Sân-Giorgiu's daughter, Ioana, stayed behind in Romania. She later married Vintilă Corbul, a genre fiction author, screenwriter and former lawyer, who had faced political persecution in the 1950s. Ioana Sân-Giorgiu died of cancer in 1969; ten years later, Corbul defected and restarted his writing career in France (where he died in 2008).

==Work==
Sân-Giorgiu's early Sămănătorist works, influenced by Panait Cerna and Mihai Eminescu, were thought by Lovinescu to be "lacking in originality". As he gradually moved towards modernism, Lovinescu notes, the poet displayed "abuse of imagery", "the perkiness of free forms", "egocentrism" and "tumultuous sensualism."

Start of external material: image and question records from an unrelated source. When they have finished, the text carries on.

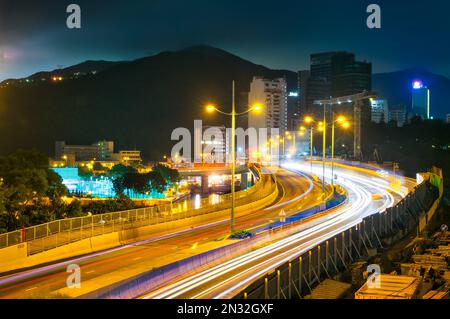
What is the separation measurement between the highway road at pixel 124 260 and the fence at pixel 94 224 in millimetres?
1361

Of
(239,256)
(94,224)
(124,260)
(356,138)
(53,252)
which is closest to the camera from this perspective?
(239,256)

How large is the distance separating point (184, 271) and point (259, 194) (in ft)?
109

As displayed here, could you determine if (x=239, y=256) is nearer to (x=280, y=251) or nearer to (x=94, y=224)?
(x=280, y=251)

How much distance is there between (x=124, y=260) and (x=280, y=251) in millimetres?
6575

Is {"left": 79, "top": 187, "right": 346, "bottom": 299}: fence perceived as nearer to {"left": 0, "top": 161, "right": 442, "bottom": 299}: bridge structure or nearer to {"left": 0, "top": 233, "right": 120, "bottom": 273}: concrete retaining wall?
{"left": 0, "top": 161, "right": 442, "bottom": 299}: bridge structure

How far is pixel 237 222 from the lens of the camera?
3800 cm

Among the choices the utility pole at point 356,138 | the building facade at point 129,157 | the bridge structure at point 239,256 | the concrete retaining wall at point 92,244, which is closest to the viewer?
the bridge structure at point 239,256

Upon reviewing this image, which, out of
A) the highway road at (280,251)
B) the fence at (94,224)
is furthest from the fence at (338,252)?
the fence at (94,224)

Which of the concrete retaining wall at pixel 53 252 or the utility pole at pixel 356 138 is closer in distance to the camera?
the concrete retaining wall at pixel 53 252

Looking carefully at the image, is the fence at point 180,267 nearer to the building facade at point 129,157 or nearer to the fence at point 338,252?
the fence at point 338,252

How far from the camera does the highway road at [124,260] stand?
18.9m

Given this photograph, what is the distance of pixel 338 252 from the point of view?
23.9 metres

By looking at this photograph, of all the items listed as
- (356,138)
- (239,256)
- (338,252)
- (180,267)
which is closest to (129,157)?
(356,138)

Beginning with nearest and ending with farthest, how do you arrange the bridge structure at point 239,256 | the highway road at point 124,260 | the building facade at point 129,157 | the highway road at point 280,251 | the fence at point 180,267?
the fence at point 180,267
the bridge structure at point 239,256
the highway road at point 280,251
the highway road at point 124,260
the building facade at point 129,157
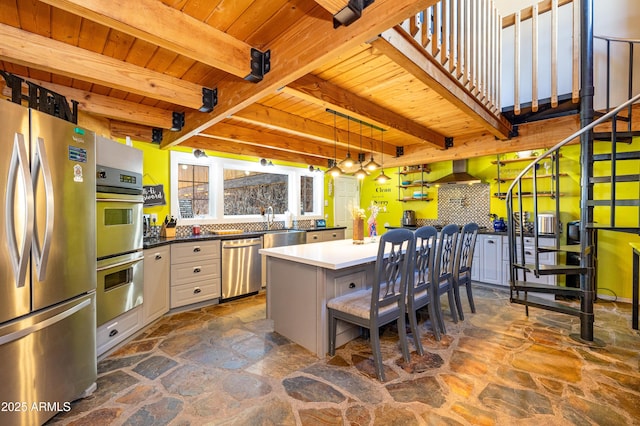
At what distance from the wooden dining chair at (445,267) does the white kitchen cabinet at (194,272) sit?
8.83ft

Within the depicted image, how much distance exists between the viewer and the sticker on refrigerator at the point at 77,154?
1.81 m

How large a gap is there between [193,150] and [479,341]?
4.27 meters

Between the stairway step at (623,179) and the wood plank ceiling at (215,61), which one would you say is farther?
the stairway step at (623,179)

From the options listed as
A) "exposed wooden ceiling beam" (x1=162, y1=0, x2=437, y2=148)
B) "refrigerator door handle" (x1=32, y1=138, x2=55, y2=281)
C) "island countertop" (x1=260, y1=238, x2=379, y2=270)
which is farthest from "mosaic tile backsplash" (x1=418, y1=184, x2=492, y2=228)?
"refrigerator door handle" (x1=32, y1=138, x2=55, y2=281)

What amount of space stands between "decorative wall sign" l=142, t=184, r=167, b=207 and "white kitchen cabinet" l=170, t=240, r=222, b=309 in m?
0.86

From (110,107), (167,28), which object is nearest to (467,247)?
(167,28)

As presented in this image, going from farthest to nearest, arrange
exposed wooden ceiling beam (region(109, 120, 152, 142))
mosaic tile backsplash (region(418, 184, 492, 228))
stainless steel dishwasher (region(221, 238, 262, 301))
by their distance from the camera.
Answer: mosaic tile backsplash (region(418, 184, 492, 228)), stainless steel dishwasher (region(221, 238, 262, 301)), exposed wooden ceiling beam (region(109, 120, 152, 142))

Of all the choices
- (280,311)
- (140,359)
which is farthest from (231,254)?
(140,359)

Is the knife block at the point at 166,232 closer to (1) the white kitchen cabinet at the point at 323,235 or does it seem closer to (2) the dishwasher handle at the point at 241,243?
(2) the dishwasher handle at the point at 241,243

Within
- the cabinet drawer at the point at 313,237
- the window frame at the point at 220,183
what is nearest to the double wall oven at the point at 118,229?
the window frame at the point at 220,183

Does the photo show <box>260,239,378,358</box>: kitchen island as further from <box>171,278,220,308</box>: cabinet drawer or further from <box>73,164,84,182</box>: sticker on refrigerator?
<box>73,164,84,182</box>: sticker on refrigerator

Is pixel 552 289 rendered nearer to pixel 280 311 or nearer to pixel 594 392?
pixel 594 392

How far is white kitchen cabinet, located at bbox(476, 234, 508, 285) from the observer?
4.53m

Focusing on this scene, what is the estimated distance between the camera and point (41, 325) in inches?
63.3
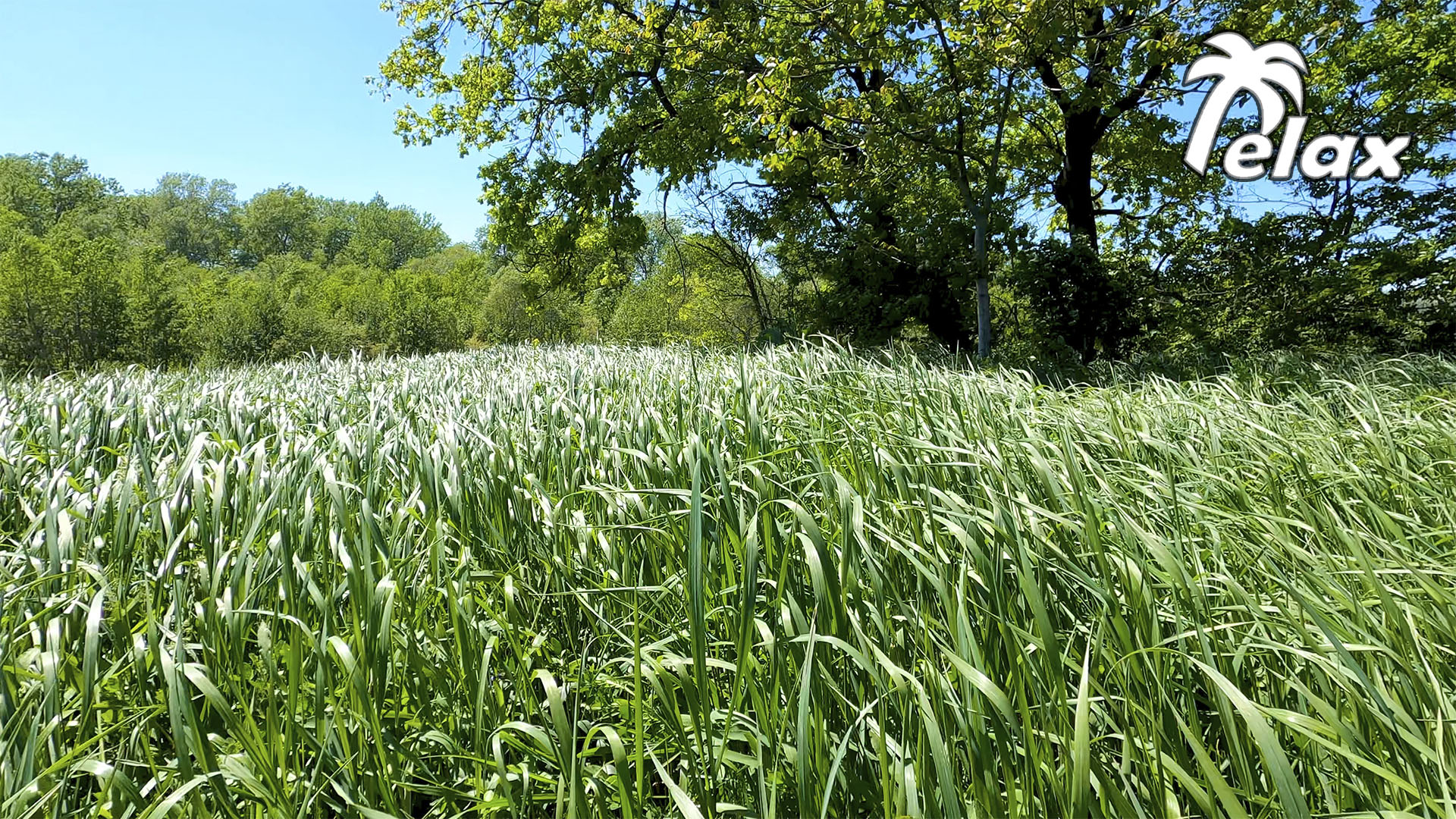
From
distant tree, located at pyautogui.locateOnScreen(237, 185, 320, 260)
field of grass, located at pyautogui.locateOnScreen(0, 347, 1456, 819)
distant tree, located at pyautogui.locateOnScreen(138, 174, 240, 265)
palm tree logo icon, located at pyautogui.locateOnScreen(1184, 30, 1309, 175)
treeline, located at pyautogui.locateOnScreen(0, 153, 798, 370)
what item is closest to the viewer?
field of grass, located at pyautogui.locateOnScreen(0, 347, 1456, 819)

The earliest of his plays were characterized by Lovinescu as "Expressionist travesties, which do away with observation and even with talent, being content with ideas and theories". Masca showed the interactions between three amorous couples, all of whom are masked. One of the pairs, a female billionaire and her male artist lover, find themselves on the verge of an existential crisis as their masks are removed, and is on the verge of splitting up. According to Lovinescu: "It's fortunate that the author-theorist would intervene to put [their masks] up again, thus enabling them to go on lying to one another." In the 1925 drama Femeia cu două suflete ("The Woman with Two Souls"), Expressionism is toned down, but still present, particularly in the author's refusal to specify the setting and the characters' background—in reference to this aspect, Lovinescu writes: "Nothing [in it] is [...] seen, individualized, localized; everything is reduced to a possible subject." The plot deals with a forceful ménage à trois situation: the female singer Mona, obsessively loved by the sculptor Dionis, accepts the advances of Fink, a theater manager, and, overwhelmed by shame, decides to kill herself.

By 1926, having discarded Expressionism and returned to a traditional style, Sân-Giorgiu wrote a series of satirical plays, among which was Banchetul ("The Banquet"). Lovinescu notes that they owed inspiration to 19th century author Ion Luca Caragiale.